I see an end to this, the tube feeding, but I also have to trust that it will happen when it’s ready to happen, when she’s ready, and that there is no due date, or time stamp, on when that will occur.

Faith, Trust, Belief, Positivity, and CUTENESS!


The new g-tube

River had her g-tube surgery on Monday. Everything went as expected and no problems! Best we could hope for in our daughter’s third surgery.
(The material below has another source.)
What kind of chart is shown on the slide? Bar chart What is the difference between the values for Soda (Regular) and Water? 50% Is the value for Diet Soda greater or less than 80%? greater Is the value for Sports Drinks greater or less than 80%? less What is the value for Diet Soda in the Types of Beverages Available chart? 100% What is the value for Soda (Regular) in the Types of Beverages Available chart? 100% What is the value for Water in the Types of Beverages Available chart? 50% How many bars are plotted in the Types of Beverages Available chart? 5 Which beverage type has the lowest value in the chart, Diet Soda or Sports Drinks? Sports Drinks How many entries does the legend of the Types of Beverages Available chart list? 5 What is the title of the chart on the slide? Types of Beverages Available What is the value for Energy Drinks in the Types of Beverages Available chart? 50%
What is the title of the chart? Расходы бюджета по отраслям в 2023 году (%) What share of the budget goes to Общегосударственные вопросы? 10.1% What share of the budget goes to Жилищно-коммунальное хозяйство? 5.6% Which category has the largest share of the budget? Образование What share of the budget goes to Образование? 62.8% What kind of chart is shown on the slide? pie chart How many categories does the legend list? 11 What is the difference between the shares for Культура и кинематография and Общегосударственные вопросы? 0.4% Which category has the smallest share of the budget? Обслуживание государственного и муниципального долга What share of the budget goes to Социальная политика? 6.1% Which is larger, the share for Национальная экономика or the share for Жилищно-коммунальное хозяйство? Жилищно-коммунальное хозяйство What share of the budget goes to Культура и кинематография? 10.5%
She is back at home after a 3 day stay in the hospital, which is what they told us would happen. They had to wait til she was up to full feeds (which for her at this weight was 34 ml/hr, 24 hours/day). Her three days at the hospital were like this: Monday, surgery was at 2:30, and she was back in her room with us at 4:30. She slept most of that evening, but was alert on and off and comfortable. By that night she was experiencing lots of discomfort and crying. She was having an itchy reaction to the morphine she had received in epidural form. Her face was driving her nuts. By the middle of the night they had finally given her some benadryl which really helped her calm down, plus demerol for more pain control. The rest of the night was rough for both of us. Tuesday she was much more calm and her pain was well controlled with demerol and tylenol. Daddy spent that night with her and it went great. They started her on a slow drip of pedialite by then, and slowly increased the rate every 4 hours. By 4 pm on Wednesday they started her on formula, Elecare is what she takes, and the drip was started at 10 ml/hr, increased 5 ml every 4 hours until the goal of 34 ml/hr was reached by noon on Thursday. We were out of the hospital by 3pm on Thursday! Her pain is now controlled with just a little bit of tylenol and she is back to her cheerful self and seems to be even happier than before! Probably loving not having the NG tube anymore, as we all are!

She is currently on full vent and continuous feeds all day. We have to vent her and feed her this way for two weeks at least, and slowly compress the feeds over time hoping to get up to bolus feedings again.


Hopefully when we see the doctor for her follow up in 2 weeks, we will have compressed her back to bolus feedings, and one continuous feed at night while she sleeps (over around 6 hours). And hopefully she will be able to tolerate less venting in a day. The venting helps gas escape from her stomach and keeps her from retching or vomiting and experiencing pain due to the fresh wound in her abdomen. Here is a picture of her insertion site. The dressing next to it is where a small incision is made so the surgeon can reach the stomach wall, then a needle is used to make the initial hole and then a dilator is used to widen the hole made by the needle, which is the track where the g-tube is placed.